(Stored dataset items)
---

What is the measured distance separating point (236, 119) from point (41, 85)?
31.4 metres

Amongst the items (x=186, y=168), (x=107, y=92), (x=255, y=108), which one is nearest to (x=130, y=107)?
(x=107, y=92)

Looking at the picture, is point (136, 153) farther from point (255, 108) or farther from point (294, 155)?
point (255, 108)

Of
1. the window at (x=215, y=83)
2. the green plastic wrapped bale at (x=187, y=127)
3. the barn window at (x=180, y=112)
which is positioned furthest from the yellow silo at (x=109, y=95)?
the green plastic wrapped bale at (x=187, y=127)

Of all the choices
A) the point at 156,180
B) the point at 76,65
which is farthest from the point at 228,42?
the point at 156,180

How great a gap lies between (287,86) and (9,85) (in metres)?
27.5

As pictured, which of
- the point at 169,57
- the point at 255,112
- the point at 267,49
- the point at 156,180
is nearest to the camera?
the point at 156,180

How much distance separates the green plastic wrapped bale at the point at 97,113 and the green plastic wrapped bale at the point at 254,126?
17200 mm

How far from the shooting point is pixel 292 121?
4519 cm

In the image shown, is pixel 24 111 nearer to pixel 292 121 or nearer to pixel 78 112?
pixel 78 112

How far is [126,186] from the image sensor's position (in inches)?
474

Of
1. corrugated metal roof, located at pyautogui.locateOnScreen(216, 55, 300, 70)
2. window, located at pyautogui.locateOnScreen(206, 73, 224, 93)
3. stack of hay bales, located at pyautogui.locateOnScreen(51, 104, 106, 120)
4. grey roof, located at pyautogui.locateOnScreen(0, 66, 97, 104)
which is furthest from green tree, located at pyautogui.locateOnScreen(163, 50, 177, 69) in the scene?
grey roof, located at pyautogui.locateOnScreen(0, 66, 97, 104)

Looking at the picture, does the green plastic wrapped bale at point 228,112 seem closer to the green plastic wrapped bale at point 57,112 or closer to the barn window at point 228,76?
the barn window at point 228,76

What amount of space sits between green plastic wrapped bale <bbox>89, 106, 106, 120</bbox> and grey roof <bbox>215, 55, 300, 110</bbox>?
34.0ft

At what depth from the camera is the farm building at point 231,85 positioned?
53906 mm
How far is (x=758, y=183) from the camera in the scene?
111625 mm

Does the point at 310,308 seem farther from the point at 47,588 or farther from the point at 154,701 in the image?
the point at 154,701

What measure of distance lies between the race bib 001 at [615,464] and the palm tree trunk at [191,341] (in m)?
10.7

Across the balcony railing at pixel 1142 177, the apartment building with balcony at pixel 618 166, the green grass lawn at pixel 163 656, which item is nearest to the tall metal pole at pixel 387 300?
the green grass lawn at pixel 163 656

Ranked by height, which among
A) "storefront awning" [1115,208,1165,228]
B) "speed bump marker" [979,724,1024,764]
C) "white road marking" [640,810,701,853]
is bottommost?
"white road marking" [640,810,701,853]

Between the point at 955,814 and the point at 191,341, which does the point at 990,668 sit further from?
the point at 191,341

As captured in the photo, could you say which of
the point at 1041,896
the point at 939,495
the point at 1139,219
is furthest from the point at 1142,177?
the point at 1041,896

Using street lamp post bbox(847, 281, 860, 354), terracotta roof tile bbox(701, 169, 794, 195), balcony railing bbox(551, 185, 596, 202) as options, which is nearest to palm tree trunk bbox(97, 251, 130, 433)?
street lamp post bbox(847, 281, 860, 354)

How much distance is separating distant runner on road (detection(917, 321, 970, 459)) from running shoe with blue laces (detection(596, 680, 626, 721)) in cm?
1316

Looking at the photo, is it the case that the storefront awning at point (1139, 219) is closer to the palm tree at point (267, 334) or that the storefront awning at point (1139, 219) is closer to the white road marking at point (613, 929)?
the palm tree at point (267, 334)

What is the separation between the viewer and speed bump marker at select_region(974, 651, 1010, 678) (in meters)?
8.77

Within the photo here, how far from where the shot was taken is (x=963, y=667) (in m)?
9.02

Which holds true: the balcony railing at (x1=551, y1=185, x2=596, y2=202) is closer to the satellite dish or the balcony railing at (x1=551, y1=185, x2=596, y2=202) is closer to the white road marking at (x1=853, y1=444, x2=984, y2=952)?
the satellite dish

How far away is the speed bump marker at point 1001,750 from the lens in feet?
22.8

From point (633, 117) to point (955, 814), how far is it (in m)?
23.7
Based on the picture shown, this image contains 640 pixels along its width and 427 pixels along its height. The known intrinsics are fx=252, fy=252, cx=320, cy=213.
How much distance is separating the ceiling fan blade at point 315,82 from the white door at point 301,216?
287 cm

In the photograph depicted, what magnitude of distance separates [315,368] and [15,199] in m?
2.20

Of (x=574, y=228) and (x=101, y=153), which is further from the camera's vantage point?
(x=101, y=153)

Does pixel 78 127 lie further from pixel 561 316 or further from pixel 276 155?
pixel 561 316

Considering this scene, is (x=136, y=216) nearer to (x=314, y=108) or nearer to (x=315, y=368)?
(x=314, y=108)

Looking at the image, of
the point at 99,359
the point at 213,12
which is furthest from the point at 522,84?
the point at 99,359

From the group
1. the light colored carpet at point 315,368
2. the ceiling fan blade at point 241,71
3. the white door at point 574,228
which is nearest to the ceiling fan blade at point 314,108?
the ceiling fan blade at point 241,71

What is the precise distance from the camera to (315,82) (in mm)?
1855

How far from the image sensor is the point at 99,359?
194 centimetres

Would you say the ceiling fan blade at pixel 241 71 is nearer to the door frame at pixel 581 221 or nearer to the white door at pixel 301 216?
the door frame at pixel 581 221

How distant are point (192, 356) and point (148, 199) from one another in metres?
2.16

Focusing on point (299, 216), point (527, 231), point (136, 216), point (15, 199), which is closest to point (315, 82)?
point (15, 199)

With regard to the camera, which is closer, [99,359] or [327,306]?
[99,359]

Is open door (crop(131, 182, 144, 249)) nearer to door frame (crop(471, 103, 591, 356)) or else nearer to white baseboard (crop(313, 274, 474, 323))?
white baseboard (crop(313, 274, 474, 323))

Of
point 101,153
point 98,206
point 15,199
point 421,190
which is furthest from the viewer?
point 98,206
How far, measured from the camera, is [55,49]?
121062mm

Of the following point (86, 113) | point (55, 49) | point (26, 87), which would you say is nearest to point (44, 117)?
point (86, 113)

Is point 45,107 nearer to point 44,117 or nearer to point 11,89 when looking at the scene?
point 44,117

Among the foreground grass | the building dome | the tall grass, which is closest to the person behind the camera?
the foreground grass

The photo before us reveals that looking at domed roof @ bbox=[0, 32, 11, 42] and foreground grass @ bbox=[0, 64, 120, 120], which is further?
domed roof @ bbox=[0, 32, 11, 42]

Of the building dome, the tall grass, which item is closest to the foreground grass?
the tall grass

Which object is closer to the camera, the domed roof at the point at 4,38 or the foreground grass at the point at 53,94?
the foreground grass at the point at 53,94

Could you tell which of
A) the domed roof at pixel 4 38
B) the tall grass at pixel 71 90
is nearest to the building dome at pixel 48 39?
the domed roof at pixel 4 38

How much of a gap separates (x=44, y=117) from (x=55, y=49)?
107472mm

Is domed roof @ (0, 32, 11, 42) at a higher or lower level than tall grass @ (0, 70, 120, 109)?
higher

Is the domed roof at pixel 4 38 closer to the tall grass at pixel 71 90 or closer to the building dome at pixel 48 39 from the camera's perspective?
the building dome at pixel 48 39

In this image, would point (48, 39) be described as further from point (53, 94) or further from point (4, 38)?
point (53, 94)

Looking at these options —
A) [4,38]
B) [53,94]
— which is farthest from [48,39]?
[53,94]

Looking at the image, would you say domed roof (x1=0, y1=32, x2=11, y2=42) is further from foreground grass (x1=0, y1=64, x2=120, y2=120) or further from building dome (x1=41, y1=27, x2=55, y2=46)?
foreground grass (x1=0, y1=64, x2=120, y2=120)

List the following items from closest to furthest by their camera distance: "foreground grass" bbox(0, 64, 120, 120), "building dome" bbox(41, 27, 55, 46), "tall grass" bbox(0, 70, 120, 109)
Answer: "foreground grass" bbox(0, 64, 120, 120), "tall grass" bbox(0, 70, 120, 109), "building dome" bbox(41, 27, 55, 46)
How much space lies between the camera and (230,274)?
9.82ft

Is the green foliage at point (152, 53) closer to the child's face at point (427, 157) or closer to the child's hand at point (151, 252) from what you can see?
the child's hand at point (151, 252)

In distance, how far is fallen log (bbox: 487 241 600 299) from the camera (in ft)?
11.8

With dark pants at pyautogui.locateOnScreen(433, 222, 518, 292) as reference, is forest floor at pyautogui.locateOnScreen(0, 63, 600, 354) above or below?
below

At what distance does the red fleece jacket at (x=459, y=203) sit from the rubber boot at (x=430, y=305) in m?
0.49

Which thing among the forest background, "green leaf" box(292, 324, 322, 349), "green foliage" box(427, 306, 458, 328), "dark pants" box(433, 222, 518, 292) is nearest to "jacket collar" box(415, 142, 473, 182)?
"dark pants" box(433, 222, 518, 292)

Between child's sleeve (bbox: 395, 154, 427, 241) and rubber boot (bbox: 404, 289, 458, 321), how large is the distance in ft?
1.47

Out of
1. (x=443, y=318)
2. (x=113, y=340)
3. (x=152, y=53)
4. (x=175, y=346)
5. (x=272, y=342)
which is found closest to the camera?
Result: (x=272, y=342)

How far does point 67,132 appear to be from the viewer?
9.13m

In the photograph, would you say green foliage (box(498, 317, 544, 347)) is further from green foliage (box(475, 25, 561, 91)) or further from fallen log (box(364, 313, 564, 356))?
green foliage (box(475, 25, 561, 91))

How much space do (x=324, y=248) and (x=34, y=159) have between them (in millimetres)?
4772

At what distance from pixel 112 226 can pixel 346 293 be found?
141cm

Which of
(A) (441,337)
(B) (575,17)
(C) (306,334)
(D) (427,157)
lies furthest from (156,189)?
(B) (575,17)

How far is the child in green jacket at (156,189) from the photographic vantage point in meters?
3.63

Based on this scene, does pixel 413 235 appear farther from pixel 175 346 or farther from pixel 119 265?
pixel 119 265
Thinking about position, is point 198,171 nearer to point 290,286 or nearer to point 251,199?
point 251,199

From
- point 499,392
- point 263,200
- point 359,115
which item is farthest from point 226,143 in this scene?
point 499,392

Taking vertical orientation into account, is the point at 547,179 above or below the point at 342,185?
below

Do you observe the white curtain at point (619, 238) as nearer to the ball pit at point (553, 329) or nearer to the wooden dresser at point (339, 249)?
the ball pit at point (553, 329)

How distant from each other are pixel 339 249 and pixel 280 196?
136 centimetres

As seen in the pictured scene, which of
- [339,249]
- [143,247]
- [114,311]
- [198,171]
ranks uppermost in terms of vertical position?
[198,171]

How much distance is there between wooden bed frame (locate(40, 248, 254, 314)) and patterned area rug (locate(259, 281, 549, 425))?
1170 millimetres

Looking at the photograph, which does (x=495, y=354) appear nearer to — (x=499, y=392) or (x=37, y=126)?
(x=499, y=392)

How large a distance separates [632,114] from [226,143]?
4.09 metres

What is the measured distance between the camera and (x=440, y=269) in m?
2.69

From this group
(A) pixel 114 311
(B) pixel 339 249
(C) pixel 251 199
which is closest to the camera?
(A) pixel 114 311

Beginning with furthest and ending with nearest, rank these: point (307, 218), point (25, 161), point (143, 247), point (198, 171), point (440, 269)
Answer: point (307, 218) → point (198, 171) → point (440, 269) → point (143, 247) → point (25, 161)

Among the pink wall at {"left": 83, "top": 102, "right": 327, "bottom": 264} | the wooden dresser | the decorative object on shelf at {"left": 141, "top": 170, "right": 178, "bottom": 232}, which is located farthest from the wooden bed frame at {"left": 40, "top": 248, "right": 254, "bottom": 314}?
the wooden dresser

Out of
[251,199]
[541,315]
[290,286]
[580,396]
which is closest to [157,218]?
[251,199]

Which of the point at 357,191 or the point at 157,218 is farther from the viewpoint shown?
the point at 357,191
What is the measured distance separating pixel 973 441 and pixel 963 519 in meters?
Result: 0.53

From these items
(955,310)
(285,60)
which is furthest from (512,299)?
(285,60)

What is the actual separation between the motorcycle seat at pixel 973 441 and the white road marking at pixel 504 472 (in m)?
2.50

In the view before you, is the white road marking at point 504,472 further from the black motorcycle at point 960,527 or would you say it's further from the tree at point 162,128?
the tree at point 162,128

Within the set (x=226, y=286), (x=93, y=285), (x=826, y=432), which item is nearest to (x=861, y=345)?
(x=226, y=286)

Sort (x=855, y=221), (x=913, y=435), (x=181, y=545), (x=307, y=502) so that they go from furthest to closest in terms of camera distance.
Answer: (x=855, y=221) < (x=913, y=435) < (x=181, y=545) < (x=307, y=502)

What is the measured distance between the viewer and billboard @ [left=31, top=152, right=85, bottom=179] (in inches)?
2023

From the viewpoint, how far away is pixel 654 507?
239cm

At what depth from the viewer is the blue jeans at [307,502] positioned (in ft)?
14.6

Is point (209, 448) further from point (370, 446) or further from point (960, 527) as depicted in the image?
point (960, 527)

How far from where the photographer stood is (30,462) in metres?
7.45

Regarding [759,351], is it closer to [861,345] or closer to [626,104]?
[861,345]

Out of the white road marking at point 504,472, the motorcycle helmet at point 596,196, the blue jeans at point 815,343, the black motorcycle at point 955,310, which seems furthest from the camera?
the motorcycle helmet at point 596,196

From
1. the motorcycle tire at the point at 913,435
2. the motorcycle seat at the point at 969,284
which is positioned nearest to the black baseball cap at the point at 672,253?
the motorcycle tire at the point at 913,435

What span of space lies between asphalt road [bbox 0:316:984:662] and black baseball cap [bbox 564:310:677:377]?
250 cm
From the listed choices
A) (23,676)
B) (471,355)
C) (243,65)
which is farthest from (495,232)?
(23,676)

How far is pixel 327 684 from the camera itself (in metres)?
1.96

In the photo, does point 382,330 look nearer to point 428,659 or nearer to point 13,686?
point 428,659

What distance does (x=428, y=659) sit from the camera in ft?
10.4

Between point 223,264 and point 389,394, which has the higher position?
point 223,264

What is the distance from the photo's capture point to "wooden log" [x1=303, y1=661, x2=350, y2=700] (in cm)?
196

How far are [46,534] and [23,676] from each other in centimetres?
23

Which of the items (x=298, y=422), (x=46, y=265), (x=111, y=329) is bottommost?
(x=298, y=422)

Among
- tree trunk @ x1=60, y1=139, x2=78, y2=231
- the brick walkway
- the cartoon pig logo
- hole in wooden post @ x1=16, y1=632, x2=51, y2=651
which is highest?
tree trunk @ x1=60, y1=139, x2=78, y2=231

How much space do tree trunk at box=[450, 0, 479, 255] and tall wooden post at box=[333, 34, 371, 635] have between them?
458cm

---

▸ The task: Count the lines in the entries above that contain the word "farthest". Reply with the number alone.

▸ Correct result: 5